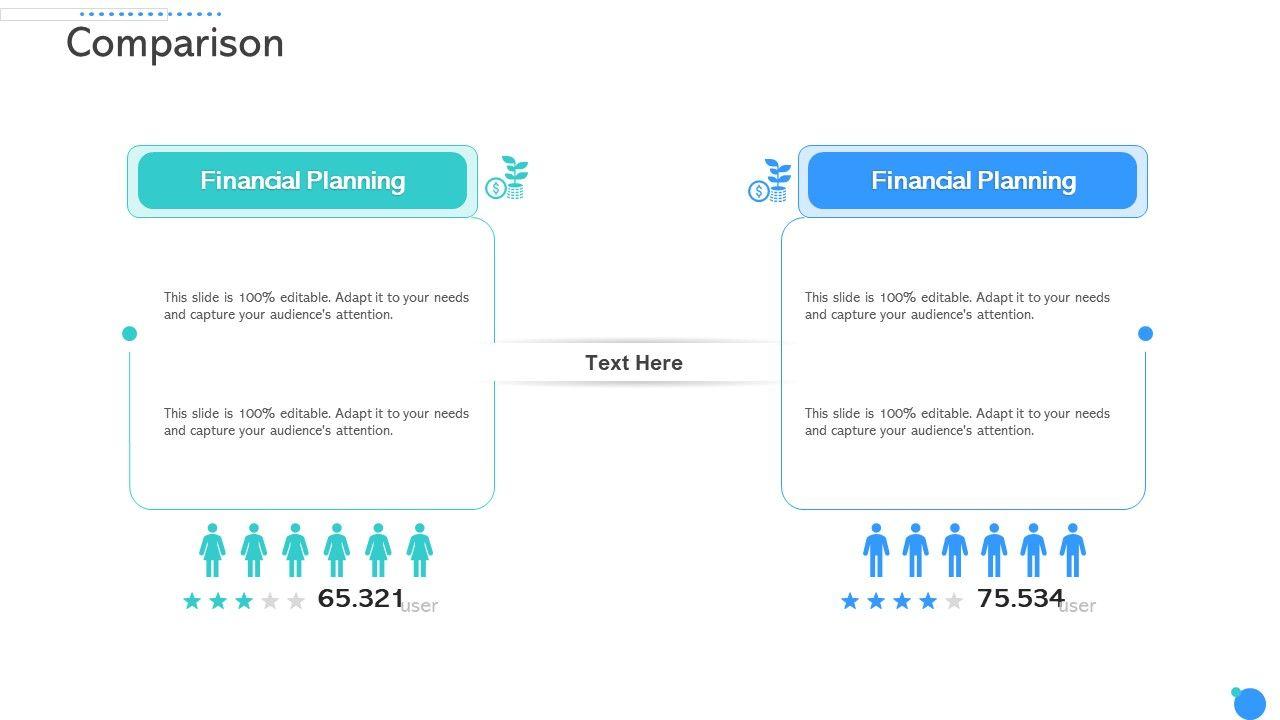 Comparison

Financial Planning

This slide is 100% editable. Adapt it to your needs and capture your audience's attention.

This slide is 100% editable. Adapt it to your needs and capture your audience's attention.

65.321 user

Text Here

Financial Planning

This slide is 100% editable. Adapt it to your needs and capture your audience's attention.

This slide is 100% editable. Adapt it to your needs and capture your audience's attention.

75.534 user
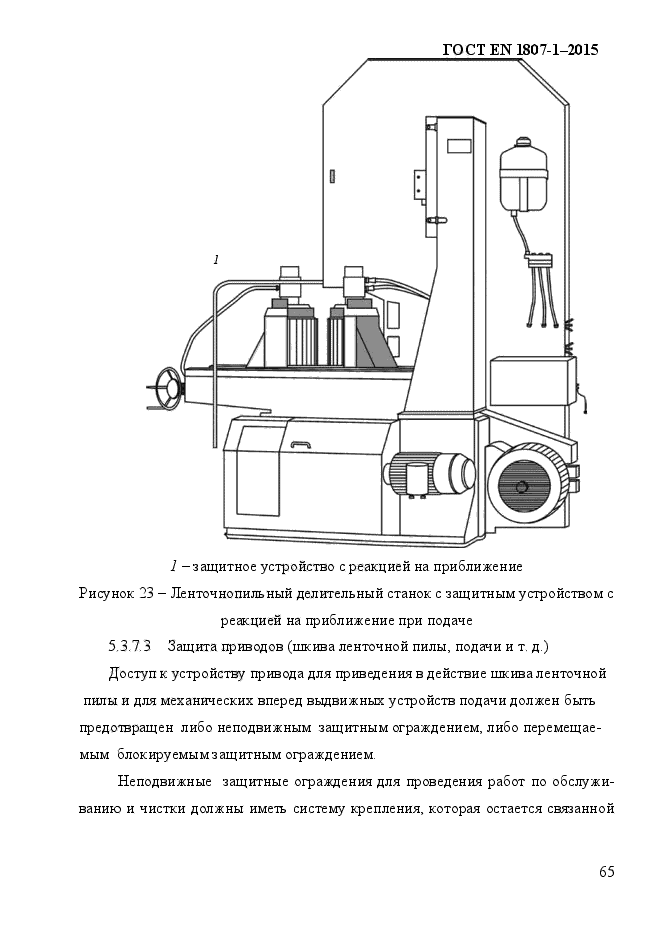 ГОСТ EN 1807-1–2015

1

1 – защитное устройство с реакцией на приближение

Рисунок 23 – Ленточнопильный делительный станок с защитным устройством с реакцией на приближение при подаче

5.3.7.3 Защита приводов (шкива ленточной пилы, подачи и т. д.)

Доступ к устройству привода для приведения в действие шкива ленточной пилы и для механических вперед выдвижных устройств подачи должен быть предотвращен либо неподвижным защитным ограждением, либо перемещаемым блокируемым защитным ограждением.

Неподвижные защитные ограждения для проведения работ по обслуживанию и чистки должны иметь систему крепления, которая остается связанной

65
★ ★ ★
The records above are to be repeated word for word, with the pictures omitted.

 Comparison

Financial Planning

This slide is 100% editable. Adapt it to your needs and capture your audience's attention.

This slide is 100% editable. Adapt it to your needs and capture your audience's attention.

65.321 user

Text Here

Financial Planning

This slide is 100% editable. Adapt it to your needs and capture your audience's attention.

This slide is 100% editable. Adapt it to your needs and capture your audience's attention.

75.534 user
 ГОСТ EN 1807-1–2015

1

1 – защитное устройство с реакцией на приближение

Рисунок 23 – Ленточнопильный делительный станок с защитным устройством с реакцией на приближение при подаче

5.3.7.3 Защита приводов (шкива ленточной пилы, подачи и т. д.)

Доступ к устройству привода для приведения в действие шкива ленточной пилы и для механических вперед выдвижных устройств подачи должен быть предотвращен либо неподвижным защитным ограждением, либо перемещаемым блокируемым защитным ограждением.

Неподвижные защитные ограждения для проведения работ по обслуживанию и чистки должны иметь систему крепления, которая остается связанной

65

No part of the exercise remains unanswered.